■ **WRITTEN TASK**:
Reproduce all of the data below verbatim, omitting the pictures.

■ **MATERIAL FOR THIS EXERCISE**:
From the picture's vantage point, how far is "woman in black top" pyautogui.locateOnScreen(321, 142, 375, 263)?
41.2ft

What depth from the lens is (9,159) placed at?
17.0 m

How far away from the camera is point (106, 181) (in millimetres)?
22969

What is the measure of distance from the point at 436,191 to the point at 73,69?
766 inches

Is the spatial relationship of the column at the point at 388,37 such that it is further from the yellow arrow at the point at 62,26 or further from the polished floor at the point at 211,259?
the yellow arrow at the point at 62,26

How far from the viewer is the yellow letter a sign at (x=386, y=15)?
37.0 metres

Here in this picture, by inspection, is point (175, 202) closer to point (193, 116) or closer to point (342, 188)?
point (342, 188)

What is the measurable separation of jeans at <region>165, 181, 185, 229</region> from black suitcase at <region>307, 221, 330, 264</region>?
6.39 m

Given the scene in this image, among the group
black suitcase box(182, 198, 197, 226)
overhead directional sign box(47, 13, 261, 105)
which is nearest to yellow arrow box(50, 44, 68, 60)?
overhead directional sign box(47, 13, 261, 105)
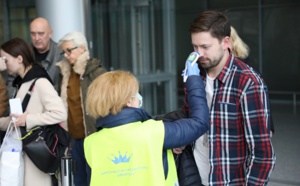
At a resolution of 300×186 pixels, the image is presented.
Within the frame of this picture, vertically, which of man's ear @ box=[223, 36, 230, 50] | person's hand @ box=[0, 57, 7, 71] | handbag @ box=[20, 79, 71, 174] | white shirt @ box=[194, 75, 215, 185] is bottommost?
handbag @ box=[20, 79, 71, 174]

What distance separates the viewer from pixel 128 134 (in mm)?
2072

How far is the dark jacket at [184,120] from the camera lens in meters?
2.11

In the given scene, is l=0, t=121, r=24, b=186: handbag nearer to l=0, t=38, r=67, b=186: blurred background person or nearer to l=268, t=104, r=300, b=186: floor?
l=0, t=38, r=67, b=186: blurred background person

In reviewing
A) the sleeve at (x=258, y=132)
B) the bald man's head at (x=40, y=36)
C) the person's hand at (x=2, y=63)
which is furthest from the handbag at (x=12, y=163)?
the sleeve at (x=258, y=132)

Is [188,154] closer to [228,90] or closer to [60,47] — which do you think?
[228,90]

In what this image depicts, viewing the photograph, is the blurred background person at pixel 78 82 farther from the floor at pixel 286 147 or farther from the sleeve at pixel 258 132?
the floor at pixel 286 147

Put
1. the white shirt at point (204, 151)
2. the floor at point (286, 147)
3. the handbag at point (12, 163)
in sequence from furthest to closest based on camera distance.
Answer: the floor at point (286, 147) → the handbag at point (12, 163) → the white shirt at point (204, 151)

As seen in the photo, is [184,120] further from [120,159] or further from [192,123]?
[120,159]

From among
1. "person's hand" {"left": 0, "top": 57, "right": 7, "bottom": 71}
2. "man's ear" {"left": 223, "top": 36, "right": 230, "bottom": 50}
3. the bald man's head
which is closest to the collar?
"man's ear" {"left": 223, "top": 36, "right": 230, "bottom": 50}

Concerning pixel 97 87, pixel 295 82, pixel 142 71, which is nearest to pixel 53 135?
pixel 97 87

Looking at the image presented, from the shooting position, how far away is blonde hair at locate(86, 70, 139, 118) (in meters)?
2.09

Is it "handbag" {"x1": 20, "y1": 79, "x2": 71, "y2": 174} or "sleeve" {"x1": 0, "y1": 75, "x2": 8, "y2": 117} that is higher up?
"sleeve" {"x1": 0, "y1": 75, "x2": 8, "y2": 117}

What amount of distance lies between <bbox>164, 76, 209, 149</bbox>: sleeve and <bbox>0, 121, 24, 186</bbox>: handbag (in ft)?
5.55

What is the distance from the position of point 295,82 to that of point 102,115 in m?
11.8
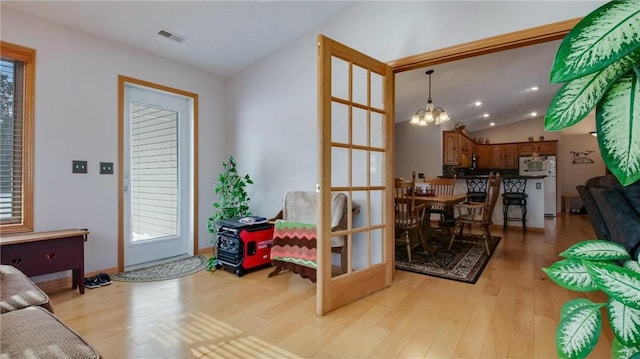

■ **WRITTEN RESPONSE**:
From the picture's vantage point, how far is "woman in black top" pyautogui.locateOnScreen(321, 142, 375, 263)?
41.2ft

What depth from the lens is (9,159) placed at?
17.0 m

How far away from the camera is point (106, 181) (in millimetres)?
22969

What is the measure of distance from the point at 436,191 to the point at 73,69?
766 inches

Is the spatial relationship of the column at the point at 388,37 such that it is further from the yellow arrow at the point at 62,26 or further from the polished floor at the point at 211,259?
the yellow arrow at the point at 62,26

How far from the viewer is the yellow letter a sign at (x=386, y=15)?
37.0 metres

Here in this picture, by inspection, is point (175, 202) closer to point (193, 116) or closer to point (342, 188)?
point (342, 188)

What is the measurable separation of jeans at <region>165, 181, 185, 229</region> from black suitcase at <region>307, 221, 330, 264</region>?
6.39 m

Given the scene in this image, among the group
black suitcase box(182, 198, 197, 226)
overhead directional sign box(47, 13, 261, 105)
which is nearest to yellow arrow box(50, 44, 68, 60)?
overhead directional sign box(47, 13, 261, 105)
At a resolution of 300×186 pixels, the image is presented.
Within the frame of this picture, vertically, which of man's ear @ box=[223, 36, 230, 50] | person's hand @ box=[0, 57, 7, 71] | handbag @ box=[20, 79, 71, 174] | white shirt @ box=[194, 75, 215, 185] is bottommost?
handbag @ box=[20, 79, 71, 174]

What distance separates the viewer from pixel 128 134 (in mm)?
2072

How far is the dark jacket at [184,120] from the camera lens in meters?
2.11

In the given scene, is l=0, t=121, r=24, b=186: handbag nearer to l=0, t=38, r=67, b=186: blurred background person or nearer to l=268, t=104, r=300, b=186: floor?
l=0, t=38, r=67, b=186: blurred background person

In reviewing
A) the sleeve at (x=258, y=132)
B) the bald man's head at (x=40, y=36)
C) the person's hand at (x=2, y=63)
which is furthest from the handbag at (x=12, y=163)?
the sleeve at (x=258, y=132)

Is [188,154] closer to [228,90] or closer to [60,47] — which do you think?
[228,90]

In what this image depicts, viewing the photograph, is the blurred background person at pixel 78 82 farther from the floor at pixel 286 147 or farther from the sleeve at pixel 258 132?
the floor at pixel 286 147

Put
1. the white shirt at point (204, 151)
2. the floor at point (286, 147)
3. the handbag at point (12, 163)
in sequence from furthest to closest based on camera distance.
Answer: the floor at point (286, 147) → the handbag at point (12, 163) → the white shirt at point (204, 151)

As seen in the photo, is [184,120] further from [120,159] or further from [192,123]?
[120,159]

From among
1. "person's hand" {"left": 0, "top": 57, "right": 7, "bottom": 71}
2. "man's ear" {"left": 223, "top": 36, "right": 230, "bottom": 50}
3. the bald man's head
which is closest to the collar?
"man's ear" {"left": 223, "top": 36, "right": 230, "bottom": 50}

Concerning pixel 97 87, pixel 295 82, pixel 142 71, which is nearest to pixel 53 135?
pixel 97 87

Looking at the image presented, from the shooting position, how far away is blonde hair at locate(86, 70, 139, 118) (in meters)?
2.09

Is it "handbag" {"x1": 20, "y1": 79, "x2": 71, "y2": 174} or "sleeve" {"x1": 0, "y1": 75, "x2": 8, "y2": 117} that is higher up?
"sleeve" {"x1": 0, "y1": 75, "x2": 8, "y2": 117}

What amount of distance lies between <bbox>164, 76, 209, 149</bbox>: sleeve and <bbox>0, 121, 24, 186</bbox>: handbag (in ft)?
5.55

What is the distance from the position of point 295,82 to that of point 102,115 in m?
11.8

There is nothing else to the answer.